**TASK INSTRUCTIONS**
#1 According to the text on Denys Kesil, in which city and country were the 2019 World Aquatics Championships held?
#2 Retype the part of the Denys Kesil text that begins at the words "Medal record" and stops after the words "swimmer (born 2000)".

Personal information
- Native name: Денис Сергійович Кесіль
- Full name: Denys Serhiyovych Kesil
- Born: 26 October 2000 (age 25) Kryvyi Rih, Ukraine

Sport
- Sport: Swimming

Medal record
Men's swimming
Representing Ukraine
Military World Games
| Silver medal – second place | 2019 Wuhan | 200 m butterfly |
Summer Youth Olympics
| Silver medal – second place | 2018 Buenos Aires | 200 m butterfly |
European Junior Championships
| Bronze medal – third place | 2017 Netanya | 200 m butterfly |
| Bronze medal – third place | 2018 Helsinki | 200 m butterfly |

= Denys Kesil =

Ukrainian swimmer (born 2000)

Denys Serhiyovych Kesil (Денис Сергійович Кесіль; born 26 October 2000) is a Ukrainian swimmer.

==Career==
He represented Ukraine at the 2019 World Aquatics Championships held in Gwangju, South Korea. In the same year, he won the silver medal in the men's 200 metre butterfly event at the 2019 Military World Games held in Wuhan, China.

Recorded data:
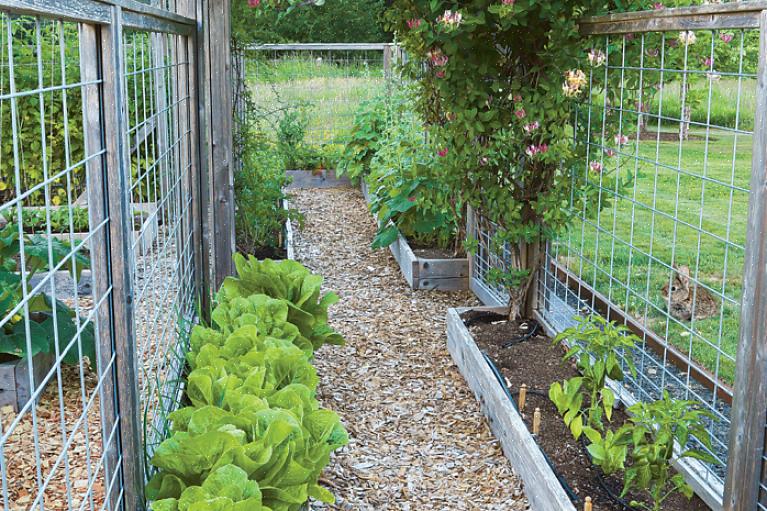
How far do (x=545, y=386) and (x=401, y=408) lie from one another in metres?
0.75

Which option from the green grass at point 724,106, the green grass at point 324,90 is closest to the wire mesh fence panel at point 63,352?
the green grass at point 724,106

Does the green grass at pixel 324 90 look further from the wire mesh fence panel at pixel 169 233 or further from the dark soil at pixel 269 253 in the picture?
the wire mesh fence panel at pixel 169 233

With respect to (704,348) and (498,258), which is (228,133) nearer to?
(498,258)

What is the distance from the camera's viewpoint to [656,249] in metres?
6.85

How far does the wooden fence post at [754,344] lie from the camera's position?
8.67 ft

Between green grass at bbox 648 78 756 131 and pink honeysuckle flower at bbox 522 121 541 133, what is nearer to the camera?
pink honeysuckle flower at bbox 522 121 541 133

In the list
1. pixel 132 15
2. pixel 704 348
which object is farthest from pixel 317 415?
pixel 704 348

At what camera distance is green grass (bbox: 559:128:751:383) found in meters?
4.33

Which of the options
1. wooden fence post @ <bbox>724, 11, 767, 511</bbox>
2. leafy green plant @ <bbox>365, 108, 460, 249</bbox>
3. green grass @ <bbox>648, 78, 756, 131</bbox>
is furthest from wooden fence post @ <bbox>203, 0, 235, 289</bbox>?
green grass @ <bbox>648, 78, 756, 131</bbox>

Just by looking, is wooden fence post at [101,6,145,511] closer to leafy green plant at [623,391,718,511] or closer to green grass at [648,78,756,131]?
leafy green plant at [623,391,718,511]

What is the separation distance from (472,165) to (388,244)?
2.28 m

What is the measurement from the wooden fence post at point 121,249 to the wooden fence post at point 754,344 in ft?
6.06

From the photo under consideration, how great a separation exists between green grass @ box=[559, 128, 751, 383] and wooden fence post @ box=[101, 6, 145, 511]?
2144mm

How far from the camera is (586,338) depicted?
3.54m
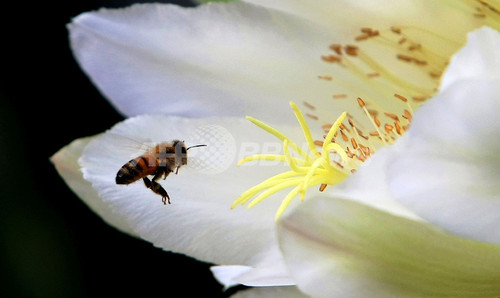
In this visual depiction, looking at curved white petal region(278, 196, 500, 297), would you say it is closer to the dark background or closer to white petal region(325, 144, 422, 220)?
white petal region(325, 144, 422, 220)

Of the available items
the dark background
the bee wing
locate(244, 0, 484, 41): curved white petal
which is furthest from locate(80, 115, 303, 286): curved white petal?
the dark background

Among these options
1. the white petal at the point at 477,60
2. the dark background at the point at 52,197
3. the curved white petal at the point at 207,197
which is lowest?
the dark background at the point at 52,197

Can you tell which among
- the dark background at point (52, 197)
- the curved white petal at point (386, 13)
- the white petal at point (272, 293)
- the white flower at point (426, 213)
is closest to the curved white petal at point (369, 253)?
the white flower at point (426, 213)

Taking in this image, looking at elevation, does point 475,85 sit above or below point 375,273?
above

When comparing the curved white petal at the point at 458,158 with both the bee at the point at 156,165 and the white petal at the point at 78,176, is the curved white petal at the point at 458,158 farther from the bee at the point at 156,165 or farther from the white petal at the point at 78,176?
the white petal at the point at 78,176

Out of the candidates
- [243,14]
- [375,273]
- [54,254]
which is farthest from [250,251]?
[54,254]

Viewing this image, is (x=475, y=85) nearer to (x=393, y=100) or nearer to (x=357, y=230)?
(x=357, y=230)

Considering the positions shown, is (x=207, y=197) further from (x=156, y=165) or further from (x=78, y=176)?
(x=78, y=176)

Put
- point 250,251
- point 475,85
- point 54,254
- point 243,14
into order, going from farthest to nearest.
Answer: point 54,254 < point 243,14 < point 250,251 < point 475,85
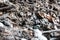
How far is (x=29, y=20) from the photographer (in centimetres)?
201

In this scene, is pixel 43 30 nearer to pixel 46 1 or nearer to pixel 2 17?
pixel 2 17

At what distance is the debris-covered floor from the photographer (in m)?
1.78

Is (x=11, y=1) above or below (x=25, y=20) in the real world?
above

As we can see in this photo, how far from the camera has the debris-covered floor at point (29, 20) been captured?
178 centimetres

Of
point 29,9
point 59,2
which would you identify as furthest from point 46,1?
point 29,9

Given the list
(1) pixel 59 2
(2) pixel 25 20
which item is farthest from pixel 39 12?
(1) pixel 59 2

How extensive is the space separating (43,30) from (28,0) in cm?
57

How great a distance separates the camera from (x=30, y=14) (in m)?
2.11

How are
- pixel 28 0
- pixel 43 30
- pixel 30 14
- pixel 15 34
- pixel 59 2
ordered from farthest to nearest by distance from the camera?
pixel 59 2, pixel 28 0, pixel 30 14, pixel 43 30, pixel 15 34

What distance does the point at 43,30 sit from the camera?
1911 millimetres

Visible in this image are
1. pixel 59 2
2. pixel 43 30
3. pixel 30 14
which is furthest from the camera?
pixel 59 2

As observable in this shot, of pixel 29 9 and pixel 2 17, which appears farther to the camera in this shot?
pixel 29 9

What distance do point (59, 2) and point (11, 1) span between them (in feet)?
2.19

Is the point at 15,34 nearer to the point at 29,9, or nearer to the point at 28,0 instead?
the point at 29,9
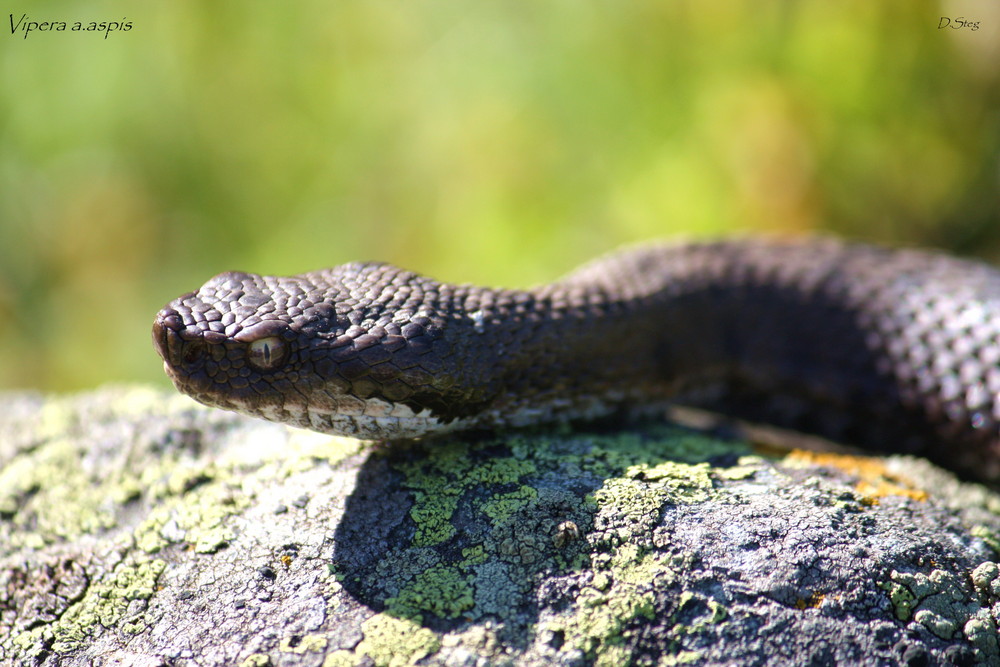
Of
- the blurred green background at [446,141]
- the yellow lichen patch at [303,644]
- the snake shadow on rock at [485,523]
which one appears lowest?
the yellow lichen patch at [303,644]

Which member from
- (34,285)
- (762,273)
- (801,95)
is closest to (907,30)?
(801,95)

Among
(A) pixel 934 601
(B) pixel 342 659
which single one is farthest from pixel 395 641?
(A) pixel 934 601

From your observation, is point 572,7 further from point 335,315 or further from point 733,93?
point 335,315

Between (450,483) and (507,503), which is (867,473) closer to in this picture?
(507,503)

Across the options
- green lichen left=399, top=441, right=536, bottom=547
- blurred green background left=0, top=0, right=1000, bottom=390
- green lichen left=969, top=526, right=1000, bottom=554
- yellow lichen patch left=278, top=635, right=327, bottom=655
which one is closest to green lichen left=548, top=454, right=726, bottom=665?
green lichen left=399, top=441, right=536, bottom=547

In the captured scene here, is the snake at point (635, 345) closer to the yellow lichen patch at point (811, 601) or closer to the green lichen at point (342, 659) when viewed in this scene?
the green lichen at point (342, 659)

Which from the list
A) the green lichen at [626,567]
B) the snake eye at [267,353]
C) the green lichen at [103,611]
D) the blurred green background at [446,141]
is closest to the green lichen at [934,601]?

**SET OF ANSWERS**
#1 Gwangju, South Korea.

#2
Medal record
Men's swimming
Representing Ukraine
Military World Games
| Silver medal – second place | 2019 Wuhan | 200 m butterfly |
Summer Youth Olympics
| Silver medal – second place | 2018 Buenos Aires | 200 m butterfly |
European Junior Championships
| Bronze medal – third place | 2017 Netanya | 200 m butterfly |
| Bronze medal – third place | 2018 Helsinki | 200 m butterfly |

= Denys Kesil =

Ukrainian swimmer (born 2000)